Requirement —
Exactly as written, retype the listing below, omitting the pictures.

Extracted data —
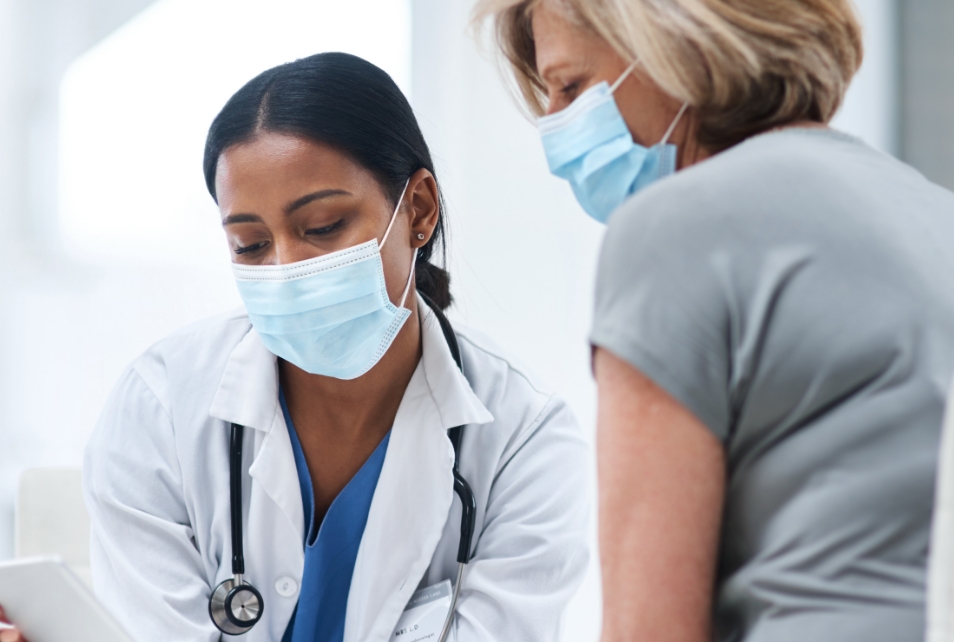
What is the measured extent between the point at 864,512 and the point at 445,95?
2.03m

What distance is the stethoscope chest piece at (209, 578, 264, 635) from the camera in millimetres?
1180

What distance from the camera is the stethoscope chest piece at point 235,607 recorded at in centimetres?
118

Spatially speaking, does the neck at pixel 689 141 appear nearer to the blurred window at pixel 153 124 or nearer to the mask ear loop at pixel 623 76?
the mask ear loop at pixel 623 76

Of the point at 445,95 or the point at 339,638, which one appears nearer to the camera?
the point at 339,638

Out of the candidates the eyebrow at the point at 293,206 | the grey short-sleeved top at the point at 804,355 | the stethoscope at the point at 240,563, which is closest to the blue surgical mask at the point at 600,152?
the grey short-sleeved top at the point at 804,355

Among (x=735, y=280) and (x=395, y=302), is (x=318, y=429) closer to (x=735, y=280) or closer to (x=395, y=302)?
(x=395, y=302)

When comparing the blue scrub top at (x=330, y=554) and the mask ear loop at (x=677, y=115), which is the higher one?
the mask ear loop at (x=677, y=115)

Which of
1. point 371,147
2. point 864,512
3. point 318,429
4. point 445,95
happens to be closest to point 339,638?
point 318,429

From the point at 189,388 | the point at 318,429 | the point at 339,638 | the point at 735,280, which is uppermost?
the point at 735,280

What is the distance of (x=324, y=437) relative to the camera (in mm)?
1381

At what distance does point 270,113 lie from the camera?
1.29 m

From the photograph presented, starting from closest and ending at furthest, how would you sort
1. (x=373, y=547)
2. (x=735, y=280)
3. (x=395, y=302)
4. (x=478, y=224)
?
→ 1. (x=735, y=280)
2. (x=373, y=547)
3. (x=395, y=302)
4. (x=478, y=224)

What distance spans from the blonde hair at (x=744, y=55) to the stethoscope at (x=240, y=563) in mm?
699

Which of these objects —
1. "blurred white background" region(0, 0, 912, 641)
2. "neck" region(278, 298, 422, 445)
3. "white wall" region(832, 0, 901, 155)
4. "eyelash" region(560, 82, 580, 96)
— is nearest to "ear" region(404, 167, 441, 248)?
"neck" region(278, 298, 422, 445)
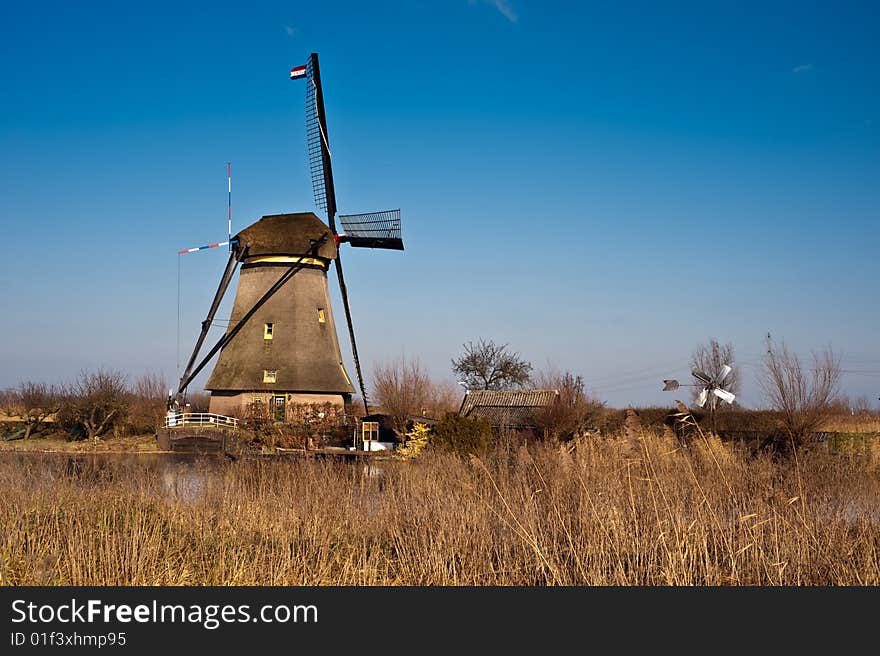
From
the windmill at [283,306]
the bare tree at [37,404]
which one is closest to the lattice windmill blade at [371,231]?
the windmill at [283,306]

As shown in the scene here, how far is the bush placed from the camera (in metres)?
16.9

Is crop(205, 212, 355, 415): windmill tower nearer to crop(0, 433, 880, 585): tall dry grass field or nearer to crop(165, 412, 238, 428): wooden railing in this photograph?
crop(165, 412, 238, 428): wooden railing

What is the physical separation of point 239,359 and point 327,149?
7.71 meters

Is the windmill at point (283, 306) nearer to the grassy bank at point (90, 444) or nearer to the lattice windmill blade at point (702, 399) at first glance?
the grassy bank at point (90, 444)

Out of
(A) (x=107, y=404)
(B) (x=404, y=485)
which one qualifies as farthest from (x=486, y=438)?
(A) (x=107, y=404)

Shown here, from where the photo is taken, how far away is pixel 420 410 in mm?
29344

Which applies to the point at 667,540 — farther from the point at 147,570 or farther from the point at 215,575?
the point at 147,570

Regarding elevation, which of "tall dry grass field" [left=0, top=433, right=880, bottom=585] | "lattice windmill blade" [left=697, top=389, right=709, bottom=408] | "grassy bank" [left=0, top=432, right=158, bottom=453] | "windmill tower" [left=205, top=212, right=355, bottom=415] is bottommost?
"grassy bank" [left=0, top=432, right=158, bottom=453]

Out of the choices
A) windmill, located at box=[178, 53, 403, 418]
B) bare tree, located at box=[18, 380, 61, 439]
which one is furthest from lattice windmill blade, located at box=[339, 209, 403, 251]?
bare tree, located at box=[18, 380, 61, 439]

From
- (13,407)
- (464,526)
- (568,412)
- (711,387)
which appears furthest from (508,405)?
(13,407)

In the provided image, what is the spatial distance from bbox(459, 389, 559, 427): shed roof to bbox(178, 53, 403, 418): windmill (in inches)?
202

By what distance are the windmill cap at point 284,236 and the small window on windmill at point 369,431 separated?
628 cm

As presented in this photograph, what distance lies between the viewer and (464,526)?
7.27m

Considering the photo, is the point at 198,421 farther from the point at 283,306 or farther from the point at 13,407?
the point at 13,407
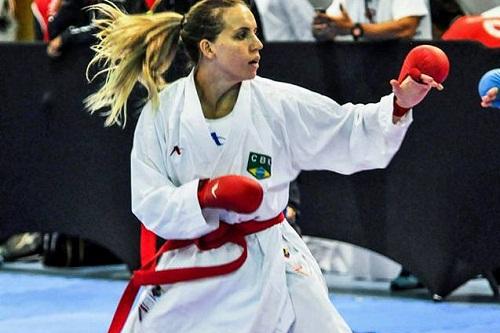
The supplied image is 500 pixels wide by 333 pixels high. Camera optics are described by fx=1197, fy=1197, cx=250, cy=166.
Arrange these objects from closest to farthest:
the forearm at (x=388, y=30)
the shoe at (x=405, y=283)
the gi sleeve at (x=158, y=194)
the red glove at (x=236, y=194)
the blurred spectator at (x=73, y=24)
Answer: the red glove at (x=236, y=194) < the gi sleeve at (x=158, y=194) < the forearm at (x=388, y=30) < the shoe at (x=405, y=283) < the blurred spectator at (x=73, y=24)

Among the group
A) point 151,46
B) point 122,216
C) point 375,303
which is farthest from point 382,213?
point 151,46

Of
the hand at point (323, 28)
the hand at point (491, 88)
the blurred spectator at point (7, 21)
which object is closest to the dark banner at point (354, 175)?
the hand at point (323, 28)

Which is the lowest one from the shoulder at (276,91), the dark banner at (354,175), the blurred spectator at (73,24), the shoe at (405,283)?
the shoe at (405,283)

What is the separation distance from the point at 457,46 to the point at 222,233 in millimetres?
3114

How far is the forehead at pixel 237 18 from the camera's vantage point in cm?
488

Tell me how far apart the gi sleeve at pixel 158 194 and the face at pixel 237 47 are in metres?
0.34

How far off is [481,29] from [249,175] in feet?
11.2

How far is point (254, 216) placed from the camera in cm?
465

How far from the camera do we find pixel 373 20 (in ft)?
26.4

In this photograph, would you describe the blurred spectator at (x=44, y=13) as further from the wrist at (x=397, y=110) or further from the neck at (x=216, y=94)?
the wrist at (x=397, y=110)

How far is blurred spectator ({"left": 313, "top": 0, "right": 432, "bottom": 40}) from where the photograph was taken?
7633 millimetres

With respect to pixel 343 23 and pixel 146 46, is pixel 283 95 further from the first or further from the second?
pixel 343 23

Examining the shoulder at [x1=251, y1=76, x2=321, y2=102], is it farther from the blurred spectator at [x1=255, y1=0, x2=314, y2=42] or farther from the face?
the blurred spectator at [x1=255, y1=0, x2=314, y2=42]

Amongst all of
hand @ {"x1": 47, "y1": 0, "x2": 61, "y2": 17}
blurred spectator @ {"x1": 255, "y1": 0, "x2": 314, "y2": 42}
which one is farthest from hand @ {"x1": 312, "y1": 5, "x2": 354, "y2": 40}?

Solution for this problem —
What is the measured extent between the point at 864,512 and the point at 445,95?
2.03m

What distance is the stethoscope chest piece at (209, 578, 264, 635) from the camera in millimetres?
1180

What distance from the camera is the stethoscope chest piece at point 235,607 recorded at in centimetres?
118

Spatially speaking, does the neck at pixel 689 141 appear nearer to the blurred window at pixel 153 124 or nearer to the mask ear loop at pixel 623 76?
the mask ear loop at pixel 623 76

Of the point at 445,95 or the point at 339,638, which one appears nearer to the camera?
the point at 339,638

Out of the candidates the eyebrow at the point at 293,206 | the grey short-sleeved top at the point at 804,355 | the stethoscope at the point at 240,563, which is closest to the blue surgical mask at the point at 600,152?
the grey short-sleeved top at the point at 804,355

Among (x=735, y=280) and (x=395, y=302), is (x=318, y=429) closer to (x=735, y=280) or closer to (x=395, y=302)?
(x=395, y=302)

When comparing the blue scrub top at (x=330, y=554) and the mask ear loop at (x=677, y=115), which is the higher one?
the mask ear loop at (x=677, y=115)

Which of
1. point 371,147
2. point 864,512
3. point 318,429
4. point 445,95
happens to be closest to point 339,638?
point 318,429

From the point at 189,388 | the point at 318,429 | the point at 339,638 | the point at 735,280, which is uppermost?
the point at 735,280

What is the distance of (x=324, y=437) relative to the camera (in mm)?
1381

At what distance does point 270,113 lie from the camera?
1.29 m

From the photograph presented, starting from closest and ending at furthest, how would you sort
1. (x=373, y=547)
2. (x=735, y=280)
3. (x=395, y=302)
4. (x=478, y=224)
?
→ 1. (x=735, y=280)
2. (x=373, y=547)
3. (x=395, y=302)
4. (x=478, y=224)

What distance spans from the blonde hair at (x=744, y=55) to the stethoscope at (x=240, y=563) in mm?
699

Which of these objects —
1. "blurred white background" region(0, 0, 912, 641)
2. "neck" region(278, 298, 422, 445)
3. "white wall" region(832, 0, 901, 155)
4. "eyelash" region(560, 82, 580, 96)
— is nearest to "ear" region(404, 167, 441, 248)?
"neck" region(278, 298, 422, 445)
From
the windmill at [283,306]
the bare tree at [37,404]
which one is closest to the lattice windmill blade at [371,231]?
the windmill at [283,306]

As shown in the scene here, how far is the bush placed from the camera (in metres)?
16.9

Is crop(205, 212, 355, 415): windmill tower nearer to crop(0, 433, 880, 585): tall dry grass field or nearer to crop(165, 412, 238, 428): wooden railing in this photograph?
crop(165, 412, 238, 428): wooden railing

What is the physical separation of point 239,359 and point 327,149?
7.71 meters

Is the windmill at point (283, 306) nearer to the grassy bank at point (90, 444) or nearer to the lattice windmill blade at point (702, 399) at first glance?
the grassy bank at point (90, 444)

Out of
(A) (x=107, y=404)
(B) (x=404, y=485)
which one qualifies as farthest from (x=486, y=438)?
(A) (x=107, y=404)

Shown here, from where the photo is taken, how far away is pixel 420 410 in mm?
29344

Which applies to the point at 667,540 — farther from the point at 147,570 or farther from the point at 215,575?
the point at 147,570

Regarding elevation, which of "tall dry grass field" [left=0, top=433, right=880, bottom=585] | "lattice windmill blade" [left=697, top=389, right=709, bottom=408] | "grassy bank" [left=0, top=432, right=158, bottom=453] | "windmill tower" [left=205, top=212, right=355, bottom=415] is bottommost?
"grassy bank" [left=0, top=432, right=158, bottom=453]

Out of the choices
A) windmill, located at box=[178, 53, 403, 418]
B) bare tree, located at box=[18, 380, 61, 439]
which one is furthest from lattice windmill blade, located at box=[339, 209, 403, 251]?
bare tree, located at box=[18, 380, 61, 439]

From
- (13,407)
- (464,526)
- (568,412)
- (711,387)
which appears furthest from (508,405)?
(13,407)

In the provided image, what is the spatial distance from bbox(459, 389, 559, 427): shed roof to bbox(178, 53, 403, 418): windmill (in inches)?
202

By what distance are the windmill cap at point 284,236 and the small window on windmill at point 369,431 separated?
628 cm

As presented in this photograph, what distance lies between the viewer and (464,526)?
7.27m

Considering the photo, is the point at 198,421 farther from the point at 283,306 or farther from the point at 13,407?
the point at 13,407
The supplied image is 500 pixels wide by 333 pixels high. Camera optics are described by fx=1197, fy=1197, cx=250, cy=166.
Arrange these objects from closest to farthest:
the forearm at (x=388, y=30)
the shoe at (x=405, y=283)
the gi sleeve at (x=158, y=194)
the red glove at (x=236, y=194)
the blurred spectator at (x=73, y=24)
Answer: the red glove at (x=236, y=194) < the gi sleeve at (x=158, y=194) < the forearm at (x=388, y=30) < the shoe at (x=405, y=283) < the blurred spectator at (x=73, y=24)

Among the group
A) point 151,46
B) point 122,216
C) point 375,303
which is farthest from point 382,213?
point 151,46

Of
the hand at point (323, 28)
the hand at point (491, 88)
the blurred spectator at point (7, 21)
which object is closest to the dark banner at point (354, 175)?
the hand at point (323, 28)

Which is the lowest one from the shoulder at (276,91), the dark banner at (354,175), the blurred spectator at (73,24), the shoe at (405,283)?
the shoe at (405,283)

What is the separation distance from the point at 457,46 to the point at 222,233 in millimetres?
3114

How far is the forehead at pixel 237 18 from the camera's vantage point in cm?
488

Tell me how far apart the gi sleeve at pixel 158 194 and the face at pixel 237 47 are in metres?
0.34

How far off is [481,29] from [249,175] in feet?
11.2

How far is point (254, 216) placed from the camera in cm?
465

How far from the camera do we find pixel 373 20 (in ft)?
26.4

In this photograph, would you describe the blurred spectator at (x=44, y=13) as further from the wrist at (x=397, y=110) or further from the neck at (x=216, y=94)?
the wrist at (x=397, y=110)

How far is blurred spectator ({"left": 313, "top": 0, "right": 432, "bottom": 40}) from where the photograph was taken?
7633 millimetres

With respect to pixel 343 23 and pixel 146 46, is pixel 283 95 further from the first or further from the second?
pixel 343 23

Examining the shoulder at [x1=251, y1=76, x2=321, y2=102], is it farther from the blurred spectator at [x1=255, y1=0, x2=314, y2=42] or farther from the face?
the blurred spectator at [x1=255, y1=0, x2=314, y2=42]

Amongst all of
hand @ {"x1": 47, "y1": 0, "x2": 61, "y2": 17}
blurred spectator @ {"x1": 255, "y1": 0, "x2": 314, "y2": 42}
which one is farthest from hand @ {"x1": 312, "y1": 5, "x2": 354, "y2": 40}?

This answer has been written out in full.